Caso queira ter contato com a família ou amigos, a orientação para evitar a propagação da covid-19 é se isolar por 14 dias antes. “E quem for a alguma balada com pessoas que não são do seu ambiente familiar também deve se isolar pelo mesmo período, para não contaminar outras pessoas”, orienta o infectologista.
A festa de Neymar
Diante do cenário da pandemia de covid-19, a festa de Neymar tem gerado insatisfação entre os moradores de Mangaratiba , informou a CNN Brasil. Um funcionário do condomínio onde o evento tem sido realizado afirmou ao canal de televisão que a comemoração tem movimentado o local com entrada e saída de pessoas o tempo todo.
Ainda segundo a CNN Brasil, a assessoria do grupo musical “Vou pro Sereno” confirmou a apresentação no evento particular do jogador.
As notícias sobre o tema apontam que Neymar proibiu que os convidados entrem com celulares na festa, para evitar a divulgação de fotos ou vídeos da comemoração nas redes sociais.
Na imprensa internacional, diversos veículos ressaltaram que o jogador promove a festa em um período em que especialistas estão desaconselhando aglomerações, diante do recente aumento de casos de covid-19 no Brasil.
Na capital do Rio de Janeiro, por exemplo, a Prefeitura fechou toda a orla da cidade na noite do Réveillon , para evitar aglomerações. O Estado tem sofrido com o crescimento de casos e mortes pelo coronavírus, enquanto o sistema de saúde está sobrecarregado e faltam leitos para pacientes graves.
Em nota à BBC News Brasil, a Prefeitura de Mangaratiba afirma que orienta que as celebrações de fim de ano sejam feitas sem aglomerações e com o uso de máscaras e de álcool em gel, quando envolver pessoas de fora do convívio diário.
Em relação ao evento de Neymar, a Prefeitura argumenta que não pode fiscalizar a situação porque “não tem competência legal para legislar sobre eventos privados realizados em residências particulares”.

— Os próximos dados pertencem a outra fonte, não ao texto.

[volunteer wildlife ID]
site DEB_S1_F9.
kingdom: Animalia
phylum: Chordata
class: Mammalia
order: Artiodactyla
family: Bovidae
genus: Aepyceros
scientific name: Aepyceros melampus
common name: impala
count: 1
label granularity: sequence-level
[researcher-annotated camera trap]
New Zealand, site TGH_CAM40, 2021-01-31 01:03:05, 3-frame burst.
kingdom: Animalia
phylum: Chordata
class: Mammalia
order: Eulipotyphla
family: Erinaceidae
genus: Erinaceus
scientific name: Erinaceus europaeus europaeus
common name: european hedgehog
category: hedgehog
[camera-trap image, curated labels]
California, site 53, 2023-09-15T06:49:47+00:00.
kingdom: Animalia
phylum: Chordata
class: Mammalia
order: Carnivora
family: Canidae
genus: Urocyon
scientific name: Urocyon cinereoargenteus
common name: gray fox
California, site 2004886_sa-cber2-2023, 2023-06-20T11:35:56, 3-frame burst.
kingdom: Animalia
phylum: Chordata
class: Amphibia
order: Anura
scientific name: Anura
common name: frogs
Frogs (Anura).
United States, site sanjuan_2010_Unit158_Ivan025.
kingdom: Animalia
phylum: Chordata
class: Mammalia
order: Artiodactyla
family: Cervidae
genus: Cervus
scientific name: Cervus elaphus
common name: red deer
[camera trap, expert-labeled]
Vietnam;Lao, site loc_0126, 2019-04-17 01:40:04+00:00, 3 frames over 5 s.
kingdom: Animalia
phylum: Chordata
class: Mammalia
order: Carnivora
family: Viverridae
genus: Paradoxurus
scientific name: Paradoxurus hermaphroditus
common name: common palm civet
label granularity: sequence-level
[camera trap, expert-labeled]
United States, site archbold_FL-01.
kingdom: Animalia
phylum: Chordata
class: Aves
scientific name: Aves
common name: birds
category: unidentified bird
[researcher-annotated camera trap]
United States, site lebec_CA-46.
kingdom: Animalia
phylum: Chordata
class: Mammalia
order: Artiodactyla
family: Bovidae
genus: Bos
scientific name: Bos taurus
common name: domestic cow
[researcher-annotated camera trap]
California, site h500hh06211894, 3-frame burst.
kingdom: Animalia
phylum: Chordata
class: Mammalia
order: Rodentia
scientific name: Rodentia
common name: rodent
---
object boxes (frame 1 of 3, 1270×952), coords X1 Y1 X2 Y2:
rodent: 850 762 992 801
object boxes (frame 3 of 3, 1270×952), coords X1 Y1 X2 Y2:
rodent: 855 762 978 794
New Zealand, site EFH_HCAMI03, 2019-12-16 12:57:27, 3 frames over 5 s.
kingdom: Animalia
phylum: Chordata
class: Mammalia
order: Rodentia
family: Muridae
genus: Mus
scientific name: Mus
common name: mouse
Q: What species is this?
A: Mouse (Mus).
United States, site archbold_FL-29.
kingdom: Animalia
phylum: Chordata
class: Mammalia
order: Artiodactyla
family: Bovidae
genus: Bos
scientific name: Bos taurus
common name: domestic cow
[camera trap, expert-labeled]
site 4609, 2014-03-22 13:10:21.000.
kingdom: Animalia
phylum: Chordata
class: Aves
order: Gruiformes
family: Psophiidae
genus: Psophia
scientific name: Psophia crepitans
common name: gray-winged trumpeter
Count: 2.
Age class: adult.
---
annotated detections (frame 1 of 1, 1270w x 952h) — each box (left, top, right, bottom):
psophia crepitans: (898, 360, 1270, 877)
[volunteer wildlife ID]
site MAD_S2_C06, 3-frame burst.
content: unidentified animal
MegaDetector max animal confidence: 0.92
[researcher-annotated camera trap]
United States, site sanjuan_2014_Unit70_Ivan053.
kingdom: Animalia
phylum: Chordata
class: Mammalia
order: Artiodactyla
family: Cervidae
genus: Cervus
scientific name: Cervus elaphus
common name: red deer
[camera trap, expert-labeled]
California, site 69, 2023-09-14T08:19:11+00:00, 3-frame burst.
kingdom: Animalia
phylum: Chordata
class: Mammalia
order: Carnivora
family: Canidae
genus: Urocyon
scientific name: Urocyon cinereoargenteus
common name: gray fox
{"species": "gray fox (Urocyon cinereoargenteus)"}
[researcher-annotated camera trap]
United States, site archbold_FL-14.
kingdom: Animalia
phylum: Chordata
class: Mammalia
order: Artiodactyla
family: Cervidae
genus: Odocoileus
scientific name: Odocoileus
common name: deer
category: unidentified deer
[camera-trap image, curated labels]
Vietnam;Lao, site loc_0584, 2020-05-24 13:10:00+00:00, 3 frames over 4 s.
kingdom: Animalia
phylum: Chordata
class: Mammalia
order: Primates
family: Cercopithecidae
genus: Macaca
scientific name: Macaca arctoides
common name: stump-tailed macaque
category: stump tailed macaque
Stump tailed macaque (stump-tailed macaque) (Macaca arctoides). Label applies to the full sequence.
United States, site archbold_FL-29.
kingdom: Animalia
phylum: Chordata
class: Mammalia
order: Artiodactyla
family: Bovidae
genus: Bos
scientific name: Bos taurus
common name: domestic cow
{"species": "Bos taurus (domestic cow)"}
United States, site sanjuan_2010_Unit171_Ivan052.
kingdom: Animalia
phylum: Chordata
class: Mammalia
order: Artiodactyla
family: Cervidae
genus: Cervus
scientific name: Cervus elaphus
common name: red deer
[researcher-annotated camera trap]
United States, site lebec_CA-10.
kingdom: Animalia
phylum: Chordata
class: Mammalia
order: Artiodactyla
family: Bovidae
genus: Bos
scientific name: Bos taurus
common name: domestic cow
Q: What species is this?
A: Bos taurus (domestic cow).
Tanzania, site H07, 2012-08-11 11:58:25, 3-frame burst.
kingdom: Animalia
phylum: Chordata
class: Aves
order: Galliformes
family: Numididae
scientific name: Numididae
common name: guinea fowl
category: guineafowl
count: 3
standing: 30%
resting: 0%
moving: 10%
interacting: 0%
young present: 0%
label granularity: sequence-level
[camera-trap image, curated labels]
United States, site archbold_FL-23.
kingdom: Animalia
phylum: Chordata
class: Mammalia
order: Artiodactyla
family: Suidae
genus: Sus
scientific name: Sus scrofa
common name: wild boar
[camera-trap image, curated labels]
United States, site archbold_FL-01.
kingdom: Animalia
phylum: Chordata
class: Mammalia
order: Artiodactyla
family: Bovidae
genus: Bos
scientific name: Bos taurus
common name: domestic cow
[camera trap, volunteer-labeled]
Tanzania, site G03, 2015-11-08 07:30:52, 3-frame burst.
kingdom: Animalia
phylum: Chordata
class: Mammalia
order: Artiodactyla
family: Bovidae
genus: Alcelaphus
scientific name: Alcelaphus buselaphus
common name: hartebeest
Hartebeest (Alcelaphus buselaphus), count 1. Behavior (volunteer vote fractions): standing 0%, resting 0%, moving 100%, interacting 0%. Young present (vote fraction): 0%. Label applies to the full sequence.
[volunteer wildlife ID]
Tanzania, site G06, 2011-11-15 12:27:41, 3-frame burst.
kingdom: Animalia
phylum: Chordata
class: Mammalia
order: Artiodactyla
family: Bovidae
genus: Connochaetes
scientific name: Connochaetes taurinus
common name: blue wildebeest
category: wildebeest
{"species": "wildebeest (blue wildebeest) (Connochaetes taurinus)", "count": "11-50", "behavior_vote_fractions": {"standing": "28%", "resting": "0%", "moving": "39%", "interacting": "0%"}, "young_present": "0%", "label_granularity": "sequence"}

“A orientação da Prefeitura, caso haja alguma celebração de fim de ano em propriedade particular, é que sejam respeitados protocolos de prevenção contra a COVID como a não realização de aglomerações, uso regular de álcool gel, higienização constante do local e uso obrigatório de máscaras, além de reforço para a proteção para pessoas com comorbidades e idosos”, diz nota da Prefeitura.
![Valas abertas em Manaus](https://c.files.bbci.co.uk/1622B/production/_112476609_manaus1.png)
Uma empresa, chamada Agência Fábrica, informou em seu perfil no Instagram que é a responsável por um evento de Réveillon que “receberá aproximadamente 150 pessoas” na região da Costa Verde. A empresa não citou o nome do jogador, mas diversos veículos logo associaram o atleta ao esclarecimento, justamente por se tratar de um comunicado na mesma região e sem detalhar sobre qual evento se trata.
Segundo a nota da agência, a festa é privada, “com acesso exclusivo para convidados e sem vendas de ingressos”.
A empresa diz que o evento é realizado com “as licenças dos órgãos competentes necessárias para a sua realização”.
Ainda segundo a agência, a comemoração tem cumprido todas as normas sanitárias determinadas pelos órgãos públicos. O texto, porém, não detalha quais entidades autorizaram a festa, muito menos a quais normas se refere ou sobre a eficácia dessas medidas para evitar a propagação da covid-19.
Para a cientista Natalia Pasternak, diante da ausência de qualquer medida que possa garantir a segurança de convidados e trabalhadores, é fundamental que festas sejam proibidas durante a pandemia. “As empresas de entretenimento estão fechadas. Há todo um setor da economia fechado. Não há justificativas para essas festas como a do Neymar. O setor de entretenimento, que sofre com a atual situação, precisa de políticas públicas adequadas para esse período, mas nada justifica colocar as vidas das pessoas em risco porque um setor da economia está prejudicado”, declara.
“Isso é uma forma de gerar dinheiro para esses trabalhadores, para que eles possam deixar em testamento para os filhos órfãos. É isso?”, questiona a especialista.